Collected data
▬▬▬▬▬▬▬▬▬▬
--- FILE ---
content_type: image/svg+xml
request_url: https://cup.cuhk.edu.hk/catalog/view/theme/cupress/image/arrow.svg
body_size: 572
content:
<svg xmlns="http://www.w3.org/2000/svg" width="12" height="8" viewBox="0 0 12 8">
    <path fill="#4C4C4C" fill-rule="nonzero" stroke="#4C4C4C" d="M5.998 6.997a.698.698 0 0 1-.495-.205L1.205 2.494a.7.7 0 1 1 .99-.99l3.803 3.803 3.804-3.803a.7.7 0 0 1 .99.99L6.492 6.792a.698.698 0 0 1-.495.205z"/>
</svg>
▬▬▬▬▬▬▬▬▬▬
■ **Your objective**
Could you transcribe all of the entries exactly, leaving nothing out?

■ **Solution to the problem**
--- FILE ---
content_type: image/svg+xml
request_url: https://cup.cuhk.edu.hk/catalog/view/theme/cupress/image/arrow.svg
body_size: 572
content:
<svg xmlns="http://www.w3.org/2000/svg" width="12" height="8" viewBox="0 0 12 8">
    <path fill="#4C4C4C" fill-rule="nonzero" stroke="#4C4C4C" d="M5.998 6.997a.698.698 0 0 1-.495-.205L1.205 2.494a.7.7 0 1 1 .99-.99l3.803 3.803 3.804-3.803a.7.7 0 0 1 .99.99L6.492 6.792a.698.698 0 0 1-.495.205z"/>
</svg>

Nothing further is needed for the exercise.